I have a pandas dataframe with multiple column values that are the same. I'd like to select the series in the column where I pass it the column name, and then they have a unique identifier in one of the index/rows. My data frame looks like this:
TestPart TestPart OtherPart
attribute
Location Plant Factory Plant
Lead Time 25 56 30
Value1 5 10 15
Value2 A B C
There are many more parts, but these 2 serve as a good example. I'd like to select all the values in the column TestPart and Plant.
I'm able to isolate these to columns specifically with df.loc[:, "TestPart"]
, but I'd like to further isolate down by somehow selecting the column based on the Location
value.
Is this possible? I've read through a lot of post trying iloc and other tricks, but can't seem to come up with the right recipe for this one yet.
EDIT:
Trying to add some more info for clarity. I have the dataframe shown above.
I would like to select the column with the Column = "TesPart" and the Location = "Plant".
The output I need is the entire series in that column like this:
attribute
Location Plant
Lead Time 25
Value1 5
Value2 A
CodePudding user response:
It sounds like what you’re looking for is df.loc[:, "TestPart"][df["Location"] == "Plant"]

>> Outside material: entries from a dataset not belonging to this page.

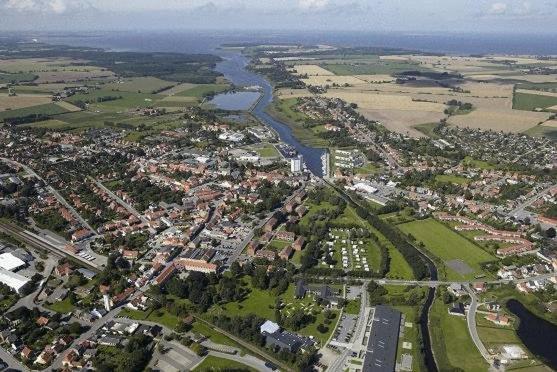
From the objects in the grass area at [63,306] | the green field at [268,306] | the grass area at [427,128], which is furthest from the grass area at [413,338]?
the grass area at [427,128]

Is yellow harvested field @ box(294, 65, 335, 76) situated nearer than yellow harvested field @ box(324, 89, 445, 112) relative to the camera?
No

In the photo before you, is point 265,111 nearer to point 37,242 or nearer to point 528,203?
point 528,203

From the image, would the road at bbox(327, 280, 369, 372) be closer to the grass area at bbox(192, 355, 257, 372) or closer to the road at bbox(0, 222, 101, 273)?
the grass area at bbox(192, 355, 257, 372)

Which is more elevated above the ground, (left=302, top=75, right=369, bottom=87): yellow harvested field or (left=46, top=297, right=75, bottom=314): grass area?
(left=302, top=75, right=369, bottom=87): yellow harvested field

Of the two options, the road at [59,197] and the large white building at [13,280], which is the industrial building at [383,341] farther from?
the road at [59,197]

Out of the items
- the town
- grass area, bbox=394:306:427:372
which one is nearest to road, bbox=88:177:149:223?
the town

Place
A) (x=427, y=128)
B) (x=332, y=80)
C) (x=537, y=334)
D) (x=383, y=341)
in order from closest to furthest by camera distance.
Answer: (x=383, y=341) → (x=537, y=334) → (x=427, y=128) → (x=332, y=80)

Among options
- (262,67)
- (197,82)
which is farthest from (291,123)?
(262,67)

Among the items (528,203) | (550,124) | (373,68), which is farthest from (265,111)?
(373,68)
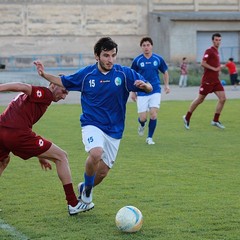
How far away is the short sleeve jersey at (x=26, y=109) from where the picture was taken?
8484 mm

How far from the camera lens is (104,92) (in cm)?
904

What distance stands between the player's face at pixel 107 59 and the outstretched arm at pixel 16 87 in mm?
966

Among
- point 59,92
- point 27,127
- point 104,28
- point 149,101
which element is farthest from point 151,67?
point 104,28

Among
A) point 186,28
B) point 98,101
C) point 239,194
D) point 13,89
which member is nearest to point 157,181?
point 239,194

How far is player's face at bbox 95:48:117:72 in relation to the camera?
891 cm

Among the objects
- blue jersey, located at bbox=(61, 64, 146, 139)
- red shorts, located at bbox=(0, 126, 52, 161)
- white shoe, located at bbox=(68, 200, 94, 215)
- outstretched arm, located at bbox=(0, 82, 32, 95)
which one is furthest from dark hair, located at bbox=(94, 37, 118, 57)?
white shoe, located at bbox=(68, 200, 94, 215)

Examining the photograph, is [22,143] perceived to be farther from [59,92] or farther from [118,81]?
[118,81]

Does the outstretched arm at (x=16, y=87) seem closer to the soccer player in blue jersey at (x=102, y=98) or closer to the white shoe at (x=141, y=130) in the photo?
the soccer player in blue jersey at (x=102, y=98)

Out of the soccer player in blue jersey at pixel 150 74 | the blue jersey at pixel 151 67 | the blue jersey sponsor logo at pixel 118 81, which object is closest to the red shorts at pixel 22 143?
the blue jersey sponsor logo at pixel 118 81

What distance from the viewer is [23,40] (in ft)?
193

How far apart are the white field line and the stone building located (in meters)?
48.5

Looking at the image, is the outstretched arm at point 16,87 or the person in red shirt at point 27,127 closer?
the outstretched arm at point 16,87

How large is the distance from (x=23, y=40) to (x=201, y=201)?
165ft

CodePudding user response:
Here need compare row Location
selected by DataFrame.loc
and columns names, for filter columns use again DataFrame.loc
with :
for all rows and columns by condition:
df = df.loc[:, df.loc['Location'].eq('Plant') & (df.columns == 'TestPart')]
print (df)
TestPart
Location Plant
Lead Time 25
Value1 5
Value2 A
If create MultiIndex by original columns and first row of data solution is simplier - select by tuple:
df.columns = [df.columns, df.iloc[0]]
df1 = df.iloc[1:].reset_index(drop=True)
print (df1)
TestPart OtherPart
Location Plant Factory Plant
0 25 56 30
1 5 10 15
2 A B C
s = df1[('TestPart','Plant')]
print (s)
0 25
1 5
2 A
Name: (TestPart, Plant), dtype: object